Plotting Gardens on Volcanic Earth
Day 47 of A Year of War and Peace
Meanwhile, on the homefront, Pierre is involved in an entirely different type of war: a spiritual war. Though his body may be secure from French artillery shelling his soul is under constant attack from the predations of a scheming and dishonest Russian high society, and the self-doubt and insecurity of his own psyche. The first salvos in this battle are launched by Prince Vasili. The battlefield is yet another party hosted by Anna Pavlovna.
Prince Vasili lost his first campaign against Pierre. But that doesn’t discourage the old man. He’s got a young daughter in dire need of a rich man to marry. So there is no time to waste. His first move is to ingratiate himself with the newly wealthy Count Bezukhov. This is easy enough. Pierre, after all, is one of the most marble-headed and muddled-thinking individuals this side of the Volga. For now anyway. So Vasili encounters no resistance whatsoever in establishing himself as Pierre’s trusted confidant and financial advisor. He takes this opportunity to break himself off just a little piece of the Bezukhov pie. But since his real goal is to pimp his daughter out and get her installed as wife with legal title to the Bezukhov estate he restrains his embezzlement just enough.

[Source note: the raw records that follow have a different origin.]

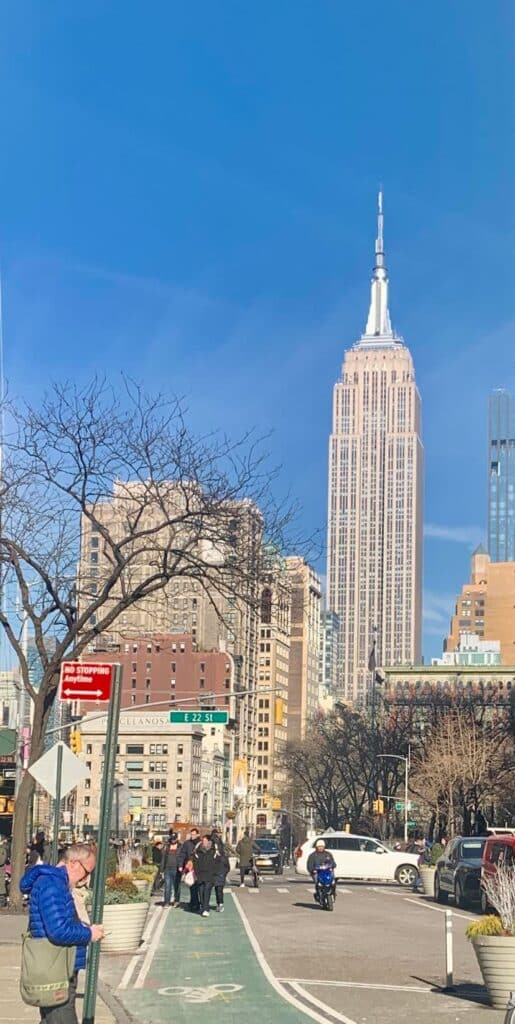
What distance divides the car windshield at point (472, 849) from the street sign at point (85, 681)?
2062 centimetres

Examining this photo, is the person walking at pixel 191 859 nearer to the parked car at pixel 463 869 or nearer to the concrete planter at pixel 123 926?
the parked car at pixel 463 869

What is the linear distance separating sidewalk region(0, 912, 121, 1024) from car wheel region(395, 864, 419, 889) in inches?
792

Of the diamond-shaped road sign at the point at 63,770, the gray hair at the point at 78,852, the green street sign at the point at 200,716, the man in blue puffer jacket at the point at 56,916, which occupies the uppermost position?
the green street sign at the point at 200,716

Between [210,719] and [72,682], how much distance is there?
22445 millimetres

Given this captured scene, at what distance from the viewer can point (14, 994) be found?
49.5ft

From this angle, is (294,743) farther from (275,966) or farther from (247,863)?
(275,966)

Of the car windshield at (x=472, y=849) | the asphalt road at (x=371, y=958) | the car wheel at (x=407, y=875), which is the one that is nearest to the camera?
the asphalt road at (x=371, y=958)

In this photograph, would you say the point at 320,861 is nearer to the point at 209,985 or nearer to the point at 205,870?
the point at 205,870

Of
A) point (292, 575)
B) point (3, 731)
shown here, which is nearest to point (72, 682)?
point (292, 575)

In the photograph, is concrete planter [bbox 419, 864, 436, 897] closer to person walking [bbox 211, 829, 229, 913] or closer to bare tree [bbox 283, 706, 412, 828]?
person walking [bbox 211, 829, 229, 913]

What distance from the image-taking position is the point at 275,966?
61.5 ft

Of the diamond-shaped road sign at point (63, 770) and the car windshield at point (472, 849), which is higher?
the diamond-shaped road sign at point (63, 770)

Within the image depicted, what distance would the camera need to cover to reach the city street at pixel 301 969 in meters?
14.4

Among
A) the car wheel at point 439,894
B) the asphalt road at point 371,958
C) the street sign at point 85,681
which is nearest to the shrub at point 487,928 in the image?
the asphalt road at point 371,958
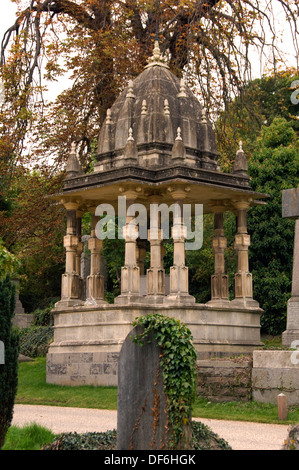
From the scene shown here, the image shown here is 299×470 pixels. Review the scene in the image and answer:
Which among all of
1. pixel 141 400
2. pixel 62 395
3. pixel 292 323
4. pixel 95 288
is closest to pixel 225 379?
pixel 292 323

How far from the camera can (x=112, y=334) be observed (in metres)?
18.7

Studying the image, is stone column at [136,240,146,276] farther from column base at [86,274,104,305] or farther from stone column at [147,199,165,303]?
stone column at [147,199,165,303]

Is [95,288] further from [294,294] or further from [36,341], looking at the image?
[294,294]

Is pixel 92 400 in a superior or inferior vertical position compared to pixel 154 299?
inferior

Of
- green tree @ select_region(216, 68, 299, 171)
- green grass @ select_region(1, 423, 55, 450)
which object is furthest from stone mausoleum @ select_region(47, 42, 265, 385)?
green grass @ select_region(1, 423, 55, 450)

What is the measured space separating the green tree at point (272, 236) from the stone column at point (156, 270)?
6.15m

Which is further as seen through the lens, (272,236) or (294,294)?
(272,236)

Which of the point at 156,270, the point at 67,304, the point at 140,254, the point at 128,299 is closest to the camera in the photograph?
the point at 128,299

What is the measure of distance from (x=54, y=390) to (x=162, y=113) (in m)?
7.51

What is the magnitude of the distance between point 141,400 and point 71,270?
12913 mm

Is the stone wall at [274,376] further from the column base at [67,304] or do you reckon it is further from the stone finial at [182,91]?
the stone finial at [182,91]

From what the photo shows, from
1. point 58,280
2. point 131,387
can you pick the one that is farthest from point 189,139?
point 58,280

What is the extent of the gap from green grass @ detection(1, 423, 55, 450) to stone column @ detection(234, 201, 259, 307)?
10978mm
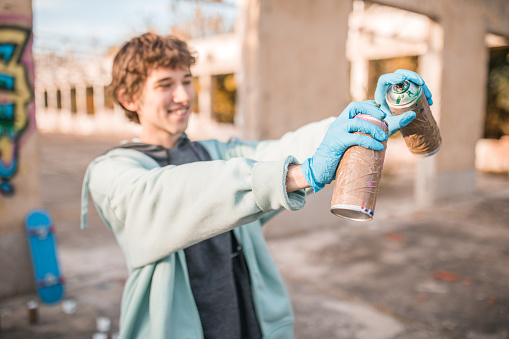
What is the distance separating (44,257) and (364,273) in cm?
304

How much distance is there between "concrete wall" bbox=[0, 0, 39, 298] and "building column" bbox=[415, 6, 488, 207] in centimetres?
625

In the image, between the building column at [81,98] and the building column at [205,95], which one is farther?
the building column at [81,98]

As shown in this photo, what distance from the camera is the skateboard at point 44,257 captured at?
3.44m

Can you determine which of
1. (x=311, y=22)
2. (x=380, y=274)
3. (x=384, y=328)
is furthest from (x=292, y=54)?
(x=384, y=328)

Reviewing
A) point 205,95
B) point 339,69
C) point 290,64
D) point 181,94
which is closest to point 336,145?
point 181,94

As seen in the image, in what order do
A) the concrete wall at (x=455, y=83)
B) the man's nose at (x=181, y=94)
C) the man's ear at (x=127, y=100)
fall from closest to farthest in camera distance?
the man's nose at (x=181, y=94), the man's ear at (x=127, y=100), the concrete wall at (x=455, y=83)

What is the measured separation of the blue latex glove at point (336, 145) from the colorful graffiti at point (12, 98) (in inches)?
127

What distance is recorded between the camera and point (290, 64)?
5168mm

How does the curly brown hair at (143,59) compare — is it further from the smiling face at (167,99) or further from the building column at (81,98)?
the building column at (81,98)

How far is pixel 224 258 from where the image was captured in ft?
5.18

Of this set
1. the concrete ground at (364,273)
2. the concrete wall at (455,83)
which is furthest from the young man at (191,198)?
the concrete wall at (455,83)

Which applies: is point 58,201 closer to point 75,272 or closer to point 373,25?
point 75,272

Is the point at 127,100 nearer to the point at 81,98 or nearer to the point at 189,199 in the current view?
the point at 189,199

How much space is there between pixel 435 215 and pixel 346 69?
283cm
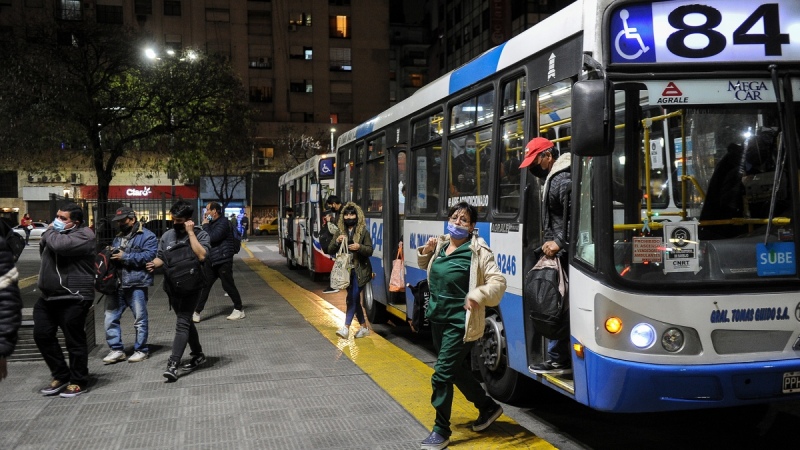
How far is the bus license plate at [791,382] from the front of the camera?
166 inches

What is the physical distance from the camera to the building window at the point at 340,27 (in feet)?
187

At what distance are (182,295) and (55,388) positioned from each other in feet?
4.63

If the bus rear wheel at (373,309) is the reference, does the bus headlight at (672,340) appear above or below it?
above

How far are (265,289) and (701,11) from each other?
12596 millimetres

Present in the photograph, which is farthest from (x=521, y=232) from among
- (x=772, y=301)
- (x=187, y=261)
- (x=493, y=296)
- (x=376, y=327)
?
(x=376, y=327)

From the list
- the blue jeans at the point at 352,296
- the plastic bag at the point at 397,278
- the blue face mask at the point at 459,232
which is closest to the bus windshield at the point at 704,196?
the blue face mask at the point at 459,232

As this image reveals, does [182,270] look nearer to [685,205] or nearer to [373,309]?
[373,309]

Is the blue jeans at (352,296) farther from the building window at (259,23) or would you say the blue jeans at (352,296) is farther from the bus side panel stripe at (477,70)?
the building window at (259,23)

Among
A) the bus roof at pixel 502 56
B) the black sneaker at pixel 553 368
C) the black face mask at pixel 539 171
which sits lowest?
the black sneaker at pixel 553 368

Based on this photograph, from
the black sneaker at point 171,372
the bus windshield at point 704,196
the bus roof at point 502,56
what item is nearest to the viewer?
the bus windshield at point 704,196

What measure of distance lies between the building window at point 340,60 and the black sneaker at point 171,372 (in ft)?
168

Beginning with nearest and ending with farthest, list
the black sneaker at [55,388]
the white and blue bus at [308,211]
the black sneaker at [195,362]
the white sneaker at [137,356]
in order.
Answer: the black sneaker at [55,388] → the black sneaker at [195,362] → the white sneaker at [137,356] → the white and blue bus at [308,211]

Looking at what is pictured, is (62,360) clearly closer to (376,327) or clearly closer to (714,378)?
(376,327)

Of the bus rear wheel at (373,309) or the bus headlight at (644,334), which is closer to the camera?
the bus headlight at (644,334)
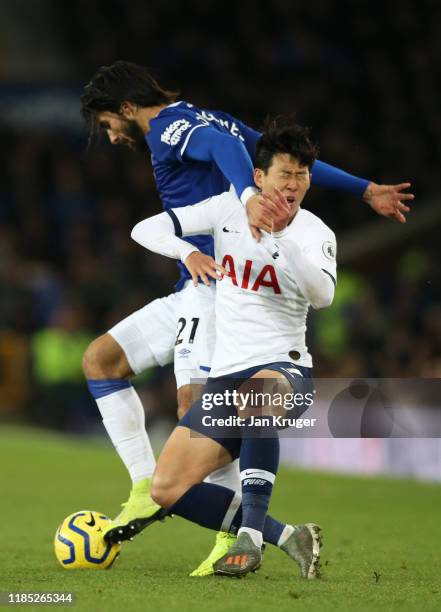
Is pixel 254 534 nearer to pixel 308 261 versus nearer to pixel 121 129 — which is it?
pixel 308 261

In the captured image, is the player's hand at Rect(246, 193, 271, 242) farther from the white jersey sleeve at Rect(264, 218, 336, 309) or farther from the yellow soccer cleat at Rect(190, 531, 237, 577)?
the yellow soccer cleat at Rect(190, 531, 237, 577)

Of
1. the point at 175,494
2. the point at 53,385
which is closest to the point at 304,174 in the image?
the point at 175,494

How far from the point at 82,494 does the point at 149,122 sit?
4082 millimetres

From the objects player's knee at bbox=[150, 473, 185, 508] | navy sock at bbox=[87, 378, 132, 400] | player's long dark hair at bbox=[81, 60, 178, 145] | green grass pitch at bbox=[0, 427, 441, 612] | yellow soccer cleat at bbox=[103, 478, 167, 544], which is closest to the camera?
green grass pitch at bbox=[0, 427, 441, 612]

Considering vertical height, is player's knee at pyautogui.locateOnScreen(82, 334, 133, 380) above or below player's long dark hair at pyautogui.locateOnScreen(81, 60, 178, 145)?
below

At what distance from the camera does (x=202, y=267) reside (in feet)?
16.2

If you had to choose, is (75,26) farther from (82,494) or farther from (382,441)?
(82,494)

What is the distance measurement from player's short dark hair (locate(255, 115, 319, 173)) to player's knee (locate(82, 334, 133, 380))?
116 cm

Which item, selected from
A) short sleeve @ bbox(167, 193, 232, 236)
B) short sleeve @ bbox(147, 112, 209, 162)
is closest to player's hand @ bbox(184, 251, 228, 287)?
short sleeve @ bbox(167, 193, 232, 236)

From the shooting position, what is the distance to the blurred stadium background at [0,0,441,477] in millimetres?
14102

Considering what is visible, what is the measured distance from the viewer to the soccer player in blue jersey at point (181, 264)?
17.9 ft

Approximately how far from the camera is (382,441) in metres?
11.2

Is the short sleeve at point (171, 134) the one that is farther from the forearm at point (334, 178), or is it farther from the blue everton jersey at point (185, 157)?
the forearm at point (334, 178)

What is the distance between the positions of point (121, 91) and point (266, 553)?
2263 millimetres
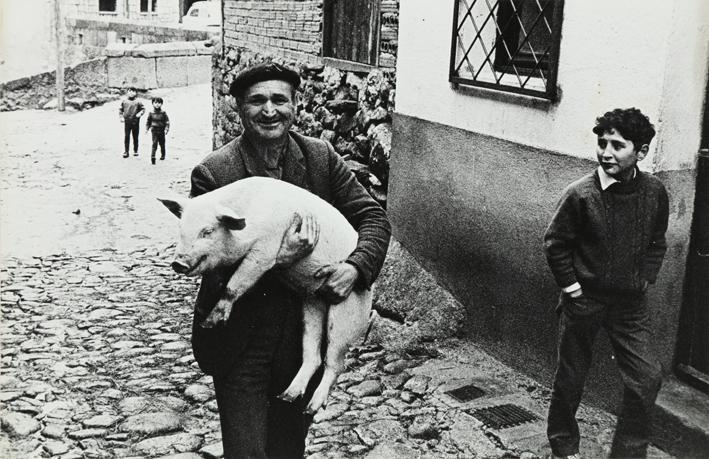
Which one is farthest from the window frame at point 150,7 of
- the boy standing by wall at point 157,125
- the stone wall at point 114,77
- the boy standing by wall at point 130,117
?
the boy standing by wall at point 157,125

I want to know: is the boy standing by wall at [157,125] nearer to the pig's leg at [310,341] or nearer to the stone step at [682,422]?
the stone step at [682,422]

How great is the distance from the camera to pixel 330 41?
9523 mm

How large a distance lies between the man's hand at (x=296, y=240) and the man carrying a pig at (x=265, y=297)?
0.01 m

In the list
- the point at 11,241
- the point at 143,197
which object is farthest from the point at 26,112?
the point at 11,241

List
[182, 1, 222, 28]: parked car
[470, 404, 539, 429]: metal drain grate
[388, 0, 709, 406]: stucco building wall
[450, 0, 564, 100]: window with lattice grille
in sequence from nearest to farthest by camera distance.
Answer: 1. [388, 0, 709, 406]: stucco building wall
2. [470, 404, 539, 429]: metal drain grate
3. [450, 0, 564, 100]: window with lattice grille
4. [182, 1, 222, 28]: parked car

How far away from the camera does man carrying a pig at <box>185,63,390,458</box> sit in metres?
2.93

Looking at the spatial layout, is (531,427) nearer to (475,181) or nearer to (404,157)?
(475,181)

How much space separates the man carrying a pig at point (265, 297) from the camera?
293 cm

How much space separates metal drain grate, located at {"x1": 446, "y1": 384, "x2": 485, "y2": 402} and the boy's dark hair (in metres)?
2.22

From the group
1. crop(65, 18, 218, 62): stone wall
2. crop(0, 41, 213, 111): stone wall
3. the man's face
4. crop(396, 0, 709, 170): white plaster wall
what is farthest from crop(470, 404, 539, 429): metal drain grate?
crop(65, 18, 218, 62): stone wall

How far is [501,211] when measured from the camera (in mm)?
5785

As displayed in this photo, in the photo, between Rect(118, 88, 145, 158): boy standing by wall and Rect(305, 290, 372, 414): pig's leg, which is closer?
Rect(305, 290, 372, 414): pig's leg

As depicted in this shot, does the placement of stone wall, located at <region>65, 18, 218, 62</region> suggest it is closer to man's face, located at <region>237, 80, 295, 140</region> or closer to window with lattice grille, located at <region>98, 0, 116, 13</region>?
window with lattice grille, located at <region>98, 0, 116, 13</region>

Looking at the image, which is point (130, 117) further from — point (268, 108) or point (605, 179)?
point (268, 108)
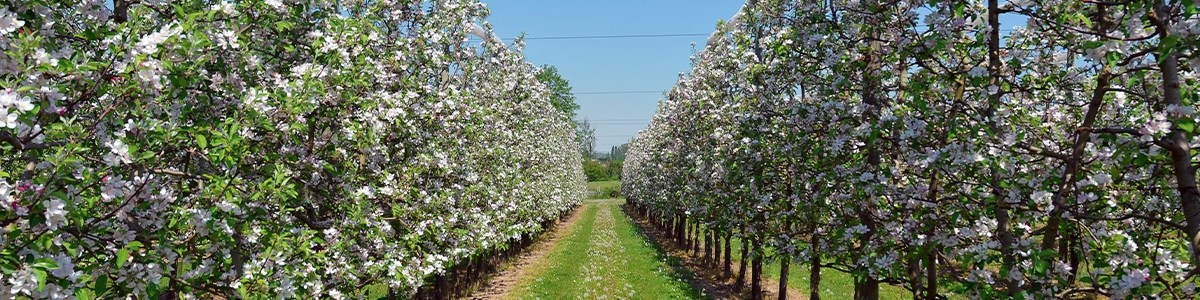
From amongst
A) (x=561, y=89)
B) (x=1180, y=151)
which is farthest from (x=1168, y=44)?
(x=561, y=89)

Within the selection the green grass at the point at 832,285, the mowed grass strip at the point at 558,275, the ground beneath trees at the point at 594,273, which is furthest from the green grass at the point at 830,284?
the mowed grass strip at the point at 558,275

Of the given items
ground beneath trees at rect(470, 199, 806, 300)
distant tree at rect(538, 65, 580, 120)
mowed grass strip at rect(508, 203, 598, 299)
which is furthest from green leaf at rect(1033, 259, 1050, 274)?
distant tree at rect(538, 65, 580, 120)

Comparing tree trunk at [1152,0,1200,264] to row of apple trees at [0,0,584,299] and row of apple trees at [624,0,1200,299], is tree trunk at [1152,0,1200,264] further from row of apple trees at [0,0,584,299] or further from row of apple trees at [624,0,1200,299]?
row of apple trees at [0,0,584,299]

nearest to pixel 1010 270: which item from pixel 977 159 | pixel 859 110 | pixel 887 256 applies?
pixel 977 159

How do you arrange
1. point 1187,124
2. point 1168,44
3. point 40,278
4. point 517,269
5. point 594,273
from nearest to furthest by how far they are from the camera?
point 40,278, point 1168,44, point 1187,124, point 594,273, point 517,269

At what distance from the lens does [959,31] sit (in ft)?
20.0

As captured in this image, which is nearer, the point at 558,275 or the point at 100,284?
the point at 100,284

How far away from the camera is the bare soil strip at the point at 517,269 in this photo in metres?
21.7

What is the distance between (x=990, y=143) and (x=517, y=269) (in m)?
23.3

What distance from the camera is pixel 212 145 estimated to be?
461 centimetres

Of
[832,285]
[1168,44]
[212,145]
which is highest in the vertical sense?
[1168,44]

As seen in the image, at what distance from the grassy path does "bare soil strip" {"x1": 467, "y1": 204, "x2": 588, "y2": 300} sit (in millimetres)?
372

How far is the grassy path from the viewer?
2020 centimetres

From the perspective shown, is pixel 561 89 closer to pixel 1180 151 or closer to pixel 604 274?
pixel 604 274
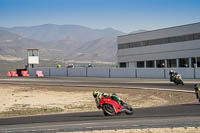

Then, once he has Pierre’s full confidence, Prince Vasili makes his move. He invites Pierre to an Anna Pavlovna party where his beautiful daughter, Helene, will be waiting. Pierre doesn’t stand a chance. Vasili pushes him towards Helene. Anna Pavlovna does too. Helene, bosom bared, gets into the game herself, working under the assumption, in a variation on the wisdom of Elizabeth Bennet, that rich and stupid men are the only ones worth marrying.
“Pierre on unexpectedly becoming Count Bezukhov and a rich man, felt himself after his recent loneliness and freedom from cares, so beset and preoccupied that only in bed was he able to be by himself.”
It may be hard for many of us to sympathize with the struggles of a rich man but Tolstoy achieves this amazing feat of unwilling empathy in the character of Pierre Bezukhov. Sure, Pierre is one of the richest men in all of Russia but rich men are human too. In fact, he’s all too human, in true Nietzschean fashion laying out his garden plots of happiness too close to the sorrowful volcanic earths of the world. He yearns for human connection and, at this point in the novel anyway, seeks to access this comfort in the material and carnal delights of his newfound wealth. He suspects, for instance, that Helene is bad for him but, on the other hand, she’s also super hot. In addition, the social respect his money has earned him is flattering. He’s totally buying what Vasili is selling.
But such things are the manacles that restrain us.
We have, as it were, these fetters attached to us, namely the body and its possessions.